According to the results, it was possible to demonstrate the viability of the synthesis of the molten salt-based nanofluids through the aforementioned method, as evidenced in the increase in specific heat capacity of up to 0,53% when measured by DSC and of 4,57% when evaluated by MDSC for 1,0 wt.% of alumina nanoparticles. The thermal stability was not affected and a melting point reduction was obtained for this sample. Similarly, a good distribution of the nanoparticles was evident in all mass fractions of alumina, especially in 1,0 wt.%, which showed a Cp higher than the other compositions evaluated.
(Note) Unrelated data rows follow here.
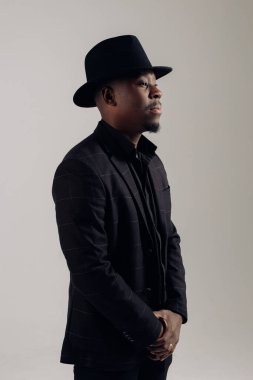 Young african man in suit and hat stands against gray background. Isolated image.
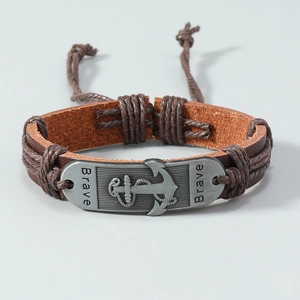 Macro detail of brown leather braided bracelet with a silver anchor plate and Brave engraving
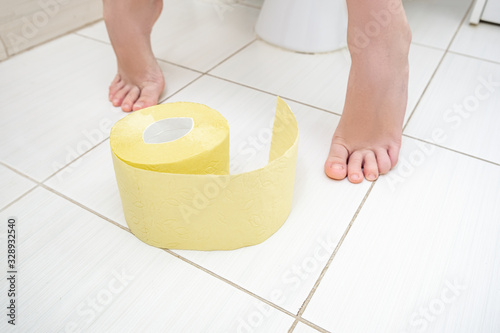 Cropped legs of a boy sitting on a toilet with a roll of yellow toilet paper on a floor, digestive problems and difficulties in toilet concept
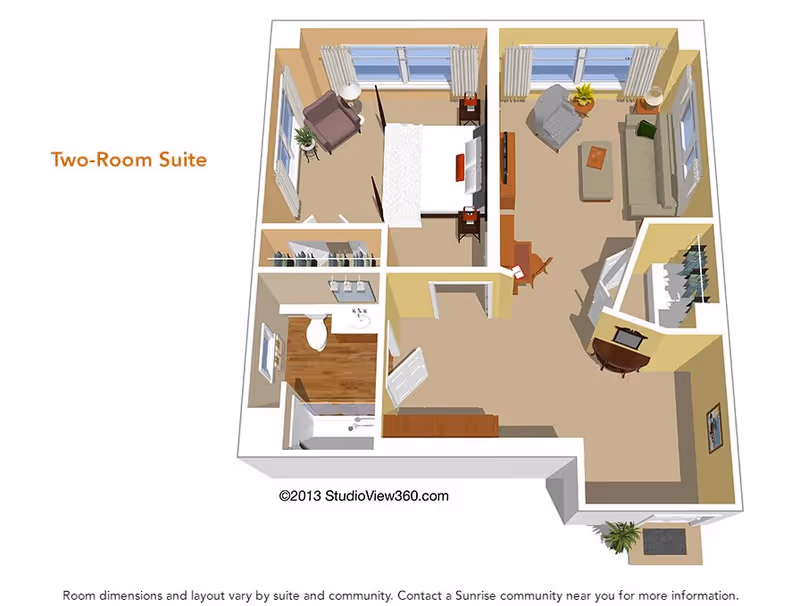 3D floor plan of a two-room suite showing a bedroom with a bed and armchair, a living room with a sofa, armchair, TV, and desk, a bathroom with a toilet, sink, and bathtub, and closets. The layout includes windows and doors with furniture placement.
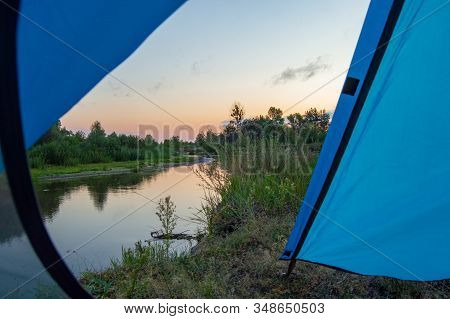 View Of Sunrise, Clear Skies With No Clouds In Colors Blue, Red And Purple Gradient, Sunrise On Rive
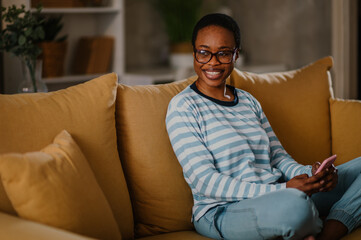 Obraz premium African american woman using a smartphone while sitting on a yellow sofa at home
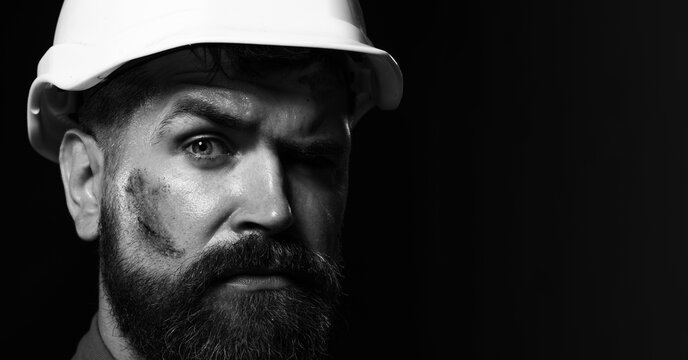 Closeup portrait of construction worker, engineer or architect in helmet. Mechanical or industrial worker in protective hardhat. Male builder in hard hat. Copy space for advertising. Black and white.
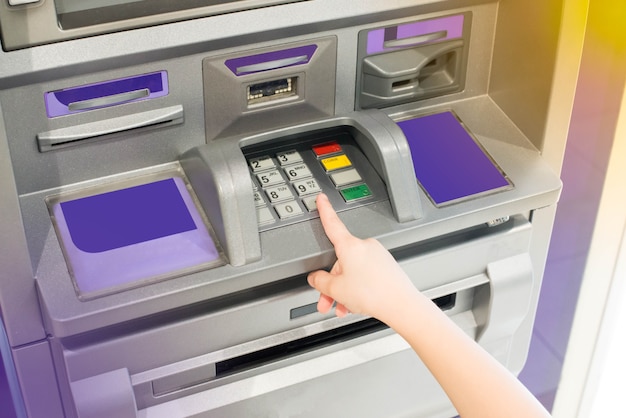 Photo hand of a kid using an atm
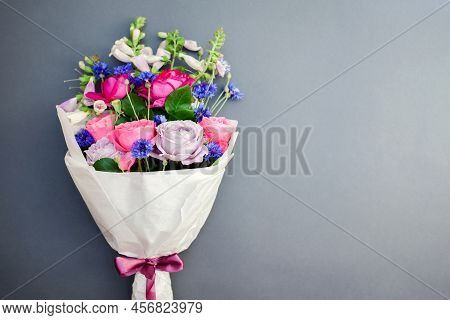 Fresh Bouquet Of Roses Foxgloves Bachelor Buttons Flowers Wrapped In Paper And Arranged On Backgroun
Hence, it may be stated that a better distribution of smaller aggregates tends to be correlated with an increase in specific heat capacity.
The specific heat capacity (Cp) values of both the HITEC commercial molten salt and the nanofluids were evaluated by two different methods: traditional differential scanning calorimetry (DSC) and modulated differential scanning calorimetry (MDSC). The enhancement percentage measured by the DSC method with all proportions of nanoparticles was not significant in comparison with the Cp of the pure HITEC salt. This behavior could indicate that there is no effect caused by the addition of this type of nanoparticle, which contradicts recent studies. On the other hand, the MDSC method showed a greater variation in the enhancement percentage, thus indicating that there is a positive effect attributable to the nanoparticles, in addition to a greater sensitivity of this technique to small changes in the sample, especially in non-homogeneous samples such as nanofluids. This establishes the contribution of the two phases that make up the nanofluid, the molten salt as the base fluid and the solid nanoparticles. For this reason, the MDSC technique could be more appropriate for measuring this property in this type of sample. Similarly, the heating rate used in each of the techniques can influence the sensitivity to determine changes in nanofluids.
The good distribution of the nanoparticles, together with an increase in specific heat capacity without affecting thermal stability and a reduction in the melting point, demonstrate that the proposed two-step method is viable for manufacturing molten salt-based nanofluids while avoiding the use of water and therefore its subsequent elimination, thus reducing costs and production times, without having a great influence on the dispersion and homogenization of the nanofluid. Hence, the storage capacity of the nanofluid is increased to improve the thermal storage systems of CSP plants.